-- WHAT THE TASK REQUIRES --
Please quote every line word for word.

:: RECORDS PROVIDED

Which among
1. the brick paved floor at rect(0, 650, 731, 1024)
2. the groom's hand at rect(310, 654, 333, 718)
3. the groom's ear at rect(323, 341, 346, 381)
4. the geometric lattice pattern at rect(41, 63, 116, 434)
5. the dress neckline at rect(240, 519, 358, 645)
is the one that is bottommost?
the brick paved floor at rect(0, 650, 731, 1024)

::::

-- ANSWER TO THE EXERCISE --
Which among
1. the brick paved floor at rect(0, 650, 731, 1024)
2. the groom's hand at rect(310, 654, 333, 718)
3. the groom's ear at rect(323, 341, 346, 381)
4. the geometric lattice pattern at rect(41, 63, 116, 434)
5. the dress neckline at rect(240, 519, 358, 645)
is the one that is bottommost?
the brick paved floor at rect(0, 650, 731, 1024)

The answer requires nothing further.